Closed ha0ye closed 6 years ago
One part of this is the point of the 'year' or 'season' function (#2, also discussed in #64). There should be one function that takes any data (rodent, weather, plant, ant) and summarizes it by the timescale specified (month, 2-season, 4-season, year). That should get the summarizing steps out of the actual data cleaning functions. I think @bleds22e is working on that?
Also, I had envisioned the abundance function actually being separate from the biomass/energy function e.g.
abundance()
biomass()
biomass(currency="energy")
That's because the data cleaning is significantly different. (I'm only just realizing, looking at the PR, that you guys have them together.) But if it is possible to clean up the function and still keep abundance, biomass and energy together, then okay!

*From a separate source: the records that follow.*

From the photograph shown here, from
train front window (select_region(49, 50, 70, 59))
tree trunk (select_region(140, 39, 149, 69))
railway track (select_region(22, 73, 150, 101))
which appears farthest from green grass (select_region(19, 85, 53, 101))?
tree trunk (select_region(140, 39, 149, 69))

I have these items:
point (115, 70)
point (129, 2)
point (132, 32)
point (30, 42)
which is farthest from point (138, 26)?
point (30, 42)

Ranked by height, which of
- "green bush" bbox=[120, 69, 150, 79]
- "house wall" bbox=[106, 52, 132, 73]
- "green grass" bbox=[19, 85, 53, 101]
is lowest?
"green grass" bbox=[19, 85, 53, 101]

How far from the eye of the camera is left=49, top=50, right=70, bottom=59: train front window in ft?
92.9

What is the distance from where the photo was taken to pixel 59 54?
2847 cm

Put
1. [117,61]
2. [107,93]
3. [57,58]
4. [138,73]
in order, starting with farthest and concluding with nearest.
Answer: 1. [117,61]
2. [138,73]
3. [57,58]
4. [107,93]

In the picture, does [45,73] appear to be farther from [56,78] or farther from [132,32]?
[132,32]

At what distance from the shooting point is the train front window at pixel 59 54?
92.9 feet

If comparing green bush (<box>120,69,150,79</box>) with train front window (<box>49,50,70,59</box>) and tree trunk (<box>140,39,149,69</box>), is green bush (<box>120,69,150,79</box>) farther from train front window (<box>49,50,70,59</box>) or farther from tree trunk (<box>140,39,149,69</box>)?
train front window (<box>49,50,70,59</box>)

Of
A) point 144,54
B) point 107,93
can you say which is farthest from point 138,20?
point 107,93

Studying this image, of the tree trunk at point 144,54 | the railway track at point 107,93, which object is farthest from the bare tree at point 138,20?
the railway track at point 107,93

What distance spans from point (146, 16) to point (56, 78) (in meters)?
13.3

PR #81 was getting messy, so I think some sort of discussion or decision-making on what parts of the pipeline overlap or not is imminent.
The general pipeline is retrieve -> clean -> subset -> summarize
Those should not overlap at all. And they should even be split apart further within a step depending on the data. (We started with a few big specific functions, and have been slowly working on sequestering chunks into their own functions, like with the data_processing functions.)
Sorry, I meant overlap in the sense that "retrieve" and "clean" might be similar or identical between abundance
and biomass
.
So the cleaning/summarizing got complicated because of the issue with tidyr reporting empty records as NA or not reporting them at all when you summarize or complete (I don’t remember which without the code). that’s why there’s some apparently redundant chunks and why the cross tab section gets so complicated depending on how the data is being summarized. I think I ended up turning all nas to 0 and then getting the trapping table back and re-assigning nas to the periods that weren’t trapped. How you want to populate the zeros/nas depends on how the output needs to be including both level and shape.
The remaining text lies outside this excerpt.